Werden die neuen Schnelltests Ihren Alltag erleichtern? Mit dem Schnelltest können wir nicht die Nähe des Kontakts verändern. Wer in der Pflege arbeitet, ist nahe. Man kann sie nicht ins Homeoffice verlegen. Das ist unlösbar. Als Institution arbeiten wir sehr eng und gut mit dem Kantonsarzt und der Kantonsapothekerin zusammen. Der Lead ist dort. Der Schnelltest wäre ein weiteres Mittel in all den vielen Massnahmen, die wir im Moment ergreifen, um mit der Krise klarzukommen. Der Wunsch ist, dass wir zur Normalität zurückkehren können. Der Schnelltest kann dies unterstützen. Wir dürfen aber keine falschen Erwartungen haben.

### GEGEBENE DATEN
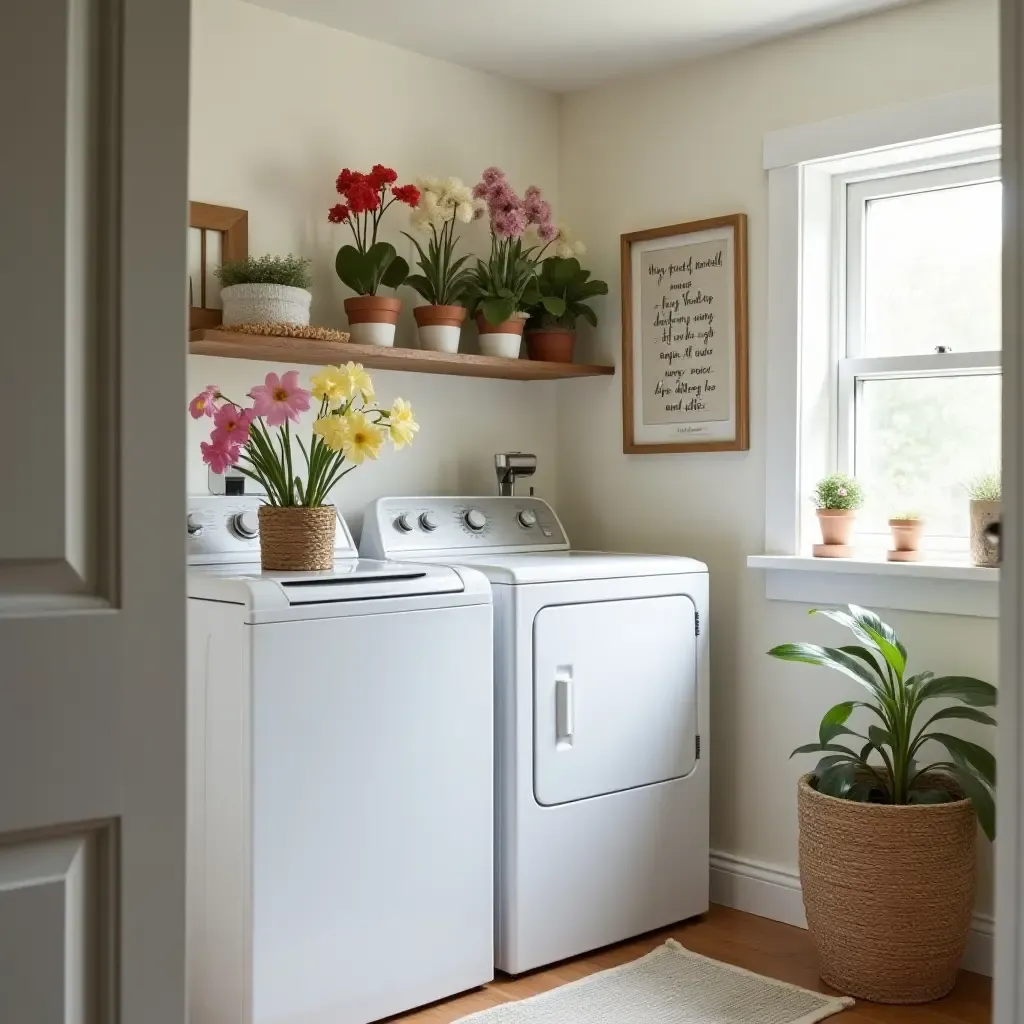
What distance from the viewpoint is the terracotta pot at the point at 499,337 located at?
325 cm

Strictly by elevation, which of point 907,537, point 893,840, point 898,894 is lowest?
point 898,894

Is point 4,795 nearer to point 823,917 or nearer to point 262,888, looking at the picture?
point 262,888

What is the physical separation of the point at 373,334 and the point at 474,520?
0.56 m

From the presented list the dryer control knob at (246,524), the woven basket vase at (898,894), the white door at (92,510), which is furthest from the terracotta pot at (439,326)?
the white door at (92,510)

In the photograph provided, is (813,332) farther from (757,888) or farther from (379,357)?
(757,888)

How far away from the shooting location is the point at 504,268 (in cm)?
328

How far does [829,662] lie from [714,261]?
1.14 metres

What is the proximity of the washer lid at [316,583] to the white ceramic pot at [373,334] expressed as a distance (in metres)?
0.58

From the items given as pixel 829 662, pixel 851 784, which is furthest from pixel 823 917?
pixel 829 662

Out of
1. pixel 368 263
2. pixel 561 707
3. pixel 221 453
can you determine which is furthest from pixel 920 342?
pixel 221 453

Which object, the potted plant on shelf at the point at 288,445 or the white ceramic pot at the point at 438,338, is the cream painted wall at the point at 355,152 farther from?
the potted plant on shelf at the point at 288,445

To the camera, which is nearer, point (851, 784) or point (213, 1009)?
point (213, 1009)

### AUFGABEN
- A) Geben Sie aus dem Textauszug die Stelle von „Werden die neuen“ bis einschließlich „falschen Erwartungen haben.“ wortgetreu aus.
- B) Fassen Sie den Textauszug in zwei Sätzen zusammen.

### LÖSUNGEN
- A)
Werden die neuen Schnelltests Ihren Alltag erleichtern? Mit dem Schnelltest können wir nicht die Nähe des Kontakts verändern. Wer in der Pflege arbeitet, ist nahe. Man kann sie nicht ins Homeoffice verlegen. Das ist unlösbar. Als Institution arbeiten wir sehr eng und gut mit dem Kantonsarzt und der Kantonsapothekerin zusammen. Der Lead ist dort. Der Schnelltest wäre ein weiteres Mittel in all den vielen Massnahmen, die wir im Moment ergreifen, um mit der Krise klarzukommen. Der Wunsch ist, dass wir zur Normalität zurückkehren können. Der Schnelltest kann dies unterstützen. Wir dürfen aber keine falschen Erwartungen haben.

- B) Der Schnelltest ändert nichts an der Nähe des Kontakts in der Pflege, deren Arbeit sich nicht ins Homeoffice verlegen lässt. Er wäre jedoch ein weiteres Mittel unter den vielen Maßnahmen zur Bewältigung der Krise und kann die gewünschte Rückkehr zur Normalität unterstützen, ohne dass man falsche Erwartungen haben darf.